Give only the number of lines in the items below that contain the word "positioned", with case counting.

** Begin Given data **

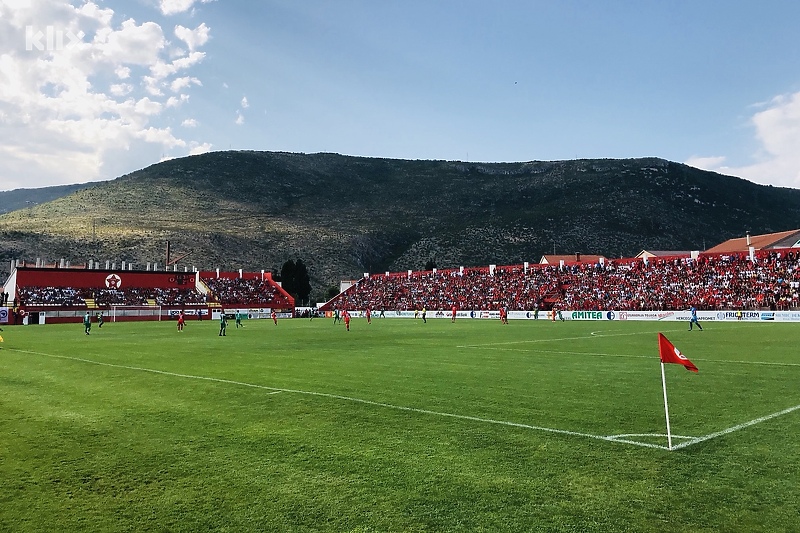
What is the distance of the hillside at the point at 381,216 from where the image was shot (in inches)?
4724

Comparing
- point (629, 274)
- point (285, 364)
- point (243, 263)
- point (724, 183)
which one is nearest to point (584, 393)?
point (285, 364)

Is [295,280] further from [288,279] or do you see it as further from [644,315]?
[644,315]

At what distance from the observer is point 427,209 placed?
170m

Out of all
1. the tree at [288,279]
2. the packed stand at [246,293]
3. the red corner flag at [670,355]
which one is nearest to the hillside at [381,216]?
the tree at [288,279]

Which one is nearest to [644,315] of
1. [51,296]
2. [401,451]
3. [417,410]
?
[417,410]

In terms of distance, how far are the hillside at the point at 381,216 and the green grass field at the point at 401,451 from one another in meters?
104

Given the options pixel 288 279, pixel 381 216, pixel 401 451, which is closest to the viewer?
pixel 401 451

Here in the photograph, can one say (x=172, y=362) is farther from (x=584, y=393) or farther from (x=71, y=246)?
(x=71, y=246)

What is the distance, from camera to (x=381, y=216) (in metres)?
164

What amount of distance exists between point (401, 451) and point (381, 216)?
6188 inches

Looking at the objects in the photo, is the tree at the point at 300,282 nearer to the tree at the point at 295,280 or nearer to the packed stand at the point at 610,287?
the tree at the point at 295,280

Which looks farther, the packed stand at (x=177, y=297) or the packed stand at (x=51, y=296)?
the packed stand at (x=177, y=297)

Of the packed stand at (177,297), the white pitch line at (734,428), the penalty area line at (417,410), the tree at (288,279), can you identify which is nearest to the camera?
the white pitch line at (734,428)

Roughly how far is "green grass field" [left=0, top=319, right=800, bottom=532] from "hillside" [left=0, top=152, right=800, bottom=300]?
104 metres
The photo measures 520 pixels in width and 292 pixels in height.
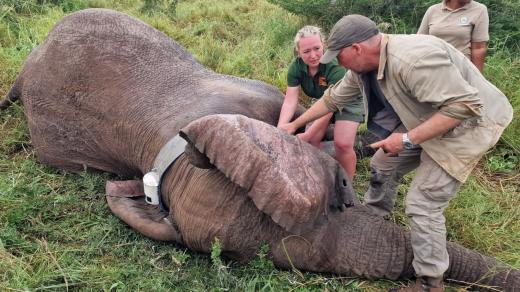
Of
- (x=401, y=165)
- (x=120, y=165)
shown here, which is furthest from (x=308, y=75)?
(x=120, y=165)

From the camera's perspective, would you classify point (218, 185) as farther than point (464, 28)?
No

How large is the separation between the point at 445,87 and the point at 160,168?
75.1 inches

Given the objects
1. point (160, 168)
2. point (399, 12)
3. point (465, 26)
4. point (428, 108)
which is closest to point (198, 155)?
point (160, 168)

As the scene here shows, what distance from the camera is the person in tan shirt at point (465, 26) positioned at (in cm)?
466

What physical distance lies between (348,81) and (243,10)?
5636 millimetres

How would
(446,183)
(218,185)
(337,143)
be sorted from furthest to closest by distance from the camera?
1. (337,143)
2. (218,185)
3. (446,183)

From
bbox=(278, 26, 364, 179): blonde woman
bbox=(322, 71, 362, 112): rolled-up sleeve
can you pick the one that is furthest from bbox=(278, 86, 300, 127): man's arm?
bbox=(322, 71, 362, 112): rolled-up sleeve

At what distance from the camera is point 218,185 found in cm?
336

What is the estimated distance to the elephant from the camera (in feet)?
9.71

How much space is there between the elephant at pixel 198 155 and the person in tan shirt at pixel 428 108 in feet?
0.67

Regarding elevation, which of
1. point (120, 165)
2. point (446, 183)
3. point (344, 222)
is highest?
point (446, 183)

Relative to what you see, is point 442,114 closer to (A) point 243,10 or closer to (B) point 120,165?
(B) point 120,165

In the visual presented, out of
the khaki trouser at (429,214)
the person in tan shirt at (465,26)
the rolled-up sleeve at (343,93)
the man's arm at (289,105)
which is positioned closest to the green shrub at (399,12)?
the person in tan shirt at (465,26)

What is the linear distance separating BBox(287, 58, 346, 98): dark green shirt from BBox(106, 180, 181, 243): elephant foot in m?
1.41
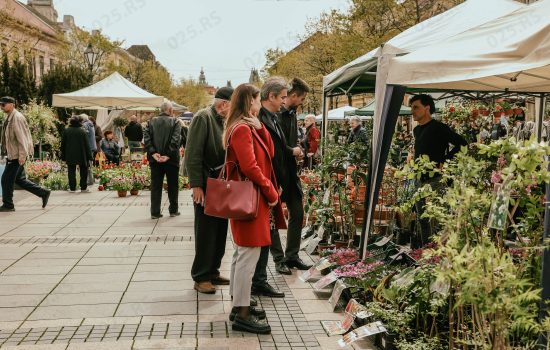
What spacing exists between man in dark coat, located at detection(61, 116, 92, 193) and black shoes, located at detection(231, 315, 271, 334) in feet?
31.8

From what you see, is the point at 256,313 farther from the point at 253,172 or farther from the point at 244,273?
the point at 253,172

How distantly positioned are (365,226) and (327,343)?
A: 1.69 meters

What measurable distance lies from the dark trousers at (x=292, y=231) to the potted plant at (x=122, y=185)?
7.28m

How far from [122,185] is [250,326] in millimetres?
8979

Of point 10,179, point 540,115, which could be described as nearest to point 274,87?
point 540,115

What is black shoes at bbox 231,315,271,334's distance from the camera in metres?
4.15

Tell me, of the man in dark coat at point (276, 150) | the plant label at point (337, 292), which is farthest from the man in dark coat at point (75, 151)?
the plant label at point (337, 292)

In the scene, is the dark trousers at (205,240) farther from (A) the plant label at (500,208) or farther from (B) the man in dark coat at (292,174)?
(A) the plant label at (500,208)

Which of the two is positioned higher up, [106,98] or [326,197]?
[106,98]

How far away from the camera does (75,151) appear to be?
12812 millimetres

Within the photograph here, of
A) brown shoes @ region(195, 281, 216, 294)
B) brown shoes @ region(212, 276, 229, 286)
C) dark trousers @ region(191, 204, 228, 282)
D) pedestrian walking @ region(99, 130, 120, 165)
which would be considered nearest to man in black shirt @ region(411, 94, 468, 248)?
brown shoes @ region(212, 276, 229, 286)

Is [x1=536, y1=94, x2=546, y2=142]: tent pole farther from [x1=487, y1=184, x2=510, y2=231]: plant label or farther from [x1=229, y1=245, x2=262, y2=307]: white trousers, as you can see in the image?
[x1=487, y1=184, x2=510, y2=231]: plant label

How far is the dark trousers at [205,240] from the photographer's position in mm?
5051

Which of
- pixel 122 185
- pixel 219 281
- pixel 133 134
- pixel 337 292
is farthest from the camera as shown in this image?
pixel 133 134
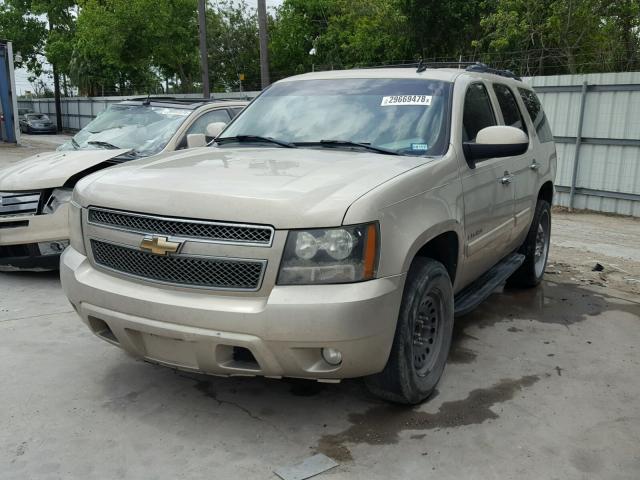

** End Given data **

■ Exercise solution ■
4